Date Histogram: Can I force the last bucket to be a full interval?


#1

Hi!

Is it possible to have the intervals count backwards from the end of the range? I would like it so that the last bucket returned from a date_histogram aggregation was a complete interval, ending on the last day of my date range.

For example, this

{
  "size": 0,
  "query": {
    "bool": {
      "must": [
        {
          "range": {
            "date": {
              "format": "yyyy-MM-dd-HH-mm-ss",
              "gte": "2017-09-04-00-00-00",
              "lte": "2017-10-04-23-59-59"
            }
          }
        }
      ]
    }
  },
  "aggregations": {
    "time_agg": {
      "date_histogram": {
        "field": "date",
        "interval": "week",
        "min_doc_count": 0,
        "extended_bounds": {
          "min": "2017-09-04",
          "max": "2017-10-04"
        }
      }
    }
  }
}

Returns these buckets:

  "buckets": [
{
  "key_as_string": "2017-09-04T00:00:00.000Z",
  "key": 1504483200000,
  "doc_count": 11453
},
{
  "key_as_string": "2017-09-11T00:00:00.000Z",
  "key": 1505088000000,
  "doc_count": 14083
},
{
  "key_as_string": "2017-09-18T00:00:00.000Z",
  "key": 1505692800000,
  "doc_count": 14526
},
{
  "key_as_string": "2017-09-25T00:00:00.000Z",
  "key": 1506297600000,
  "doc_count": 14904
},
{
  "key_as_string": "2017-10-02T00:00:00.000Z",
  "key": 1506902400000,
  "doc_count": 1447
}

]
The last bucket returned is not a full week interval. It starts on Oct. 2 and goes until Oct 4.

I would like the buckets returned to be:

  "buckets": [
{
  "key_as_string": "2017-09-04T00:00:00.000Z",
  "key": ???,
  "doc_count": ???
},
{
  "key_as_string": "2017-09-06T00:00:00.000Z",
  "key": 1505088000000,
  "doc_count": ???
},
{
  "key_as_string": "2017-09-13T00:00:00.000Z",
  "key": ???,
  "doc_count": ???
},
{
  "key_as_string": "2017-09-20T00:00:00.000Z",
  "key": ???,
  "doc_count": ???
},
{
  "key_as_string": "2017-10-27T00:00:00.000Z",
  "key": ???,
  "doc_count": ???
}

]
The last bucket in the desired results is a complete week interval, ending on the last day specified in the date range. If any bucket is not a complete interval, it should be the first bucket, which contains the oldest data.

Is it possible to ensure that the lat bucket returned will be a complete interval?


(Mark Walkom) #2

If you are building these queries yourself then you can use relative date ranges, eg now-7d.
See https://www.elastic.co/guide/en/elasticsearch/reference/5.6/common-options.html#date-math


#3

@warkolm thanks for the response!

I've tried using relative date ranges to modify the extended_bounds of the aggregation so that the total length of the range would divide evenly by the interval.
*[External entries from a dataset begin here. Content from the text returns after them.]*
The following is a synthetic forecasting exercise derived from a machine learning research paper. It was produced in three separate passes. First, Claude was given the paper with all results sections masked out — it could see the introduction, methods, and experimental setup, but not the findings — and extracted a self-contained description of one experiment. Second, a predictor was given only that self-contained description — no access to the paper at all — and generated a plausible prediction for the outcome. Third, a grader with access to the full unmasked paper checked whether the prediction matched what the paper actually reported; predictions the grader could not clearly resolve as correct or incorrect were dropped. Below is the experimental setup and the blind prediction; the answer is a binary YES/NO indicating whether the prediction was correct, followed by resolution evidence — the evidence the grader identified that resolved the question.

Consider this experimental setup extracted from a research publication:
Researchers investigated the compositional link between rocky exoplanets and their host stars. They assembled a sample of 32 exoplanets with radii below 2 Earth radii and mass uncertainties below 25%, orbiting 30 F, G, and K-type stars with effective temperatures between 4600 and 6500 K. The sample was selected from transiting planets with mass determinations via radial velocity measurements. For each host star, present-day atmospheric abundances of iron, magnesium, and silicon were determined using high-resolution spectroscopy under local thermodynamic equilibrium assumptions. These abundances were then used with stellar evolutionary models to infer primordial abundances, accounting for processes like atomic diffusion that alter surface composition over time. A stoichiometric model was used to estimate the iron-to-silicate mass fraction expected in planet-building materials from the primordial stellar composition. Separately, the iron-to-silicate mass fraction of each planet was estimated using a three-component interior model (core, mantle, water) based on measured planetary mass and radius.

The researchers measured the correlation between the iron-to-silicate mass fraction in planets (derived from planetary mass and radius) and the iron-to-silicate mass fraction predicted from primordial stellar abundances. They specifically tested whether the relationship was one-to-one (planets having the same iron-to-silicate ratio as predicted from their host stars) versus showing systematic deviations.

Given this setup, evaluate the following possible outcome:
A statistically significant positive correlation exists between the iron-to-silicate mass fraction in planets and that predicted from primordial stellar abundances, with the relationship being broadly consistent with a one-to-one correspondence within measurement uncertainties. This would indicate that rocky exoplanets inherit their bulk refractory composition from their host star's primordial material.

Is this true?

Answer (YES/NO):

However, there are still cases where the last bucket returned is still in incomplete interval.

Is modifying the extended_bounds parameter using relative date ranges what you had in mind? Or is there another way to use relative date ranges to ensure the last bucket is a complete interval?

If you were thinking of a different way, could you please provide a quick example?

Thanks again for the help!


(Mark Walkom) #4

extended_bounds would be the best way if you're still getting incomplete buckets.


(system) #5

This topic was automatically closed 28 days after the last reply. New replies are no longer allowed.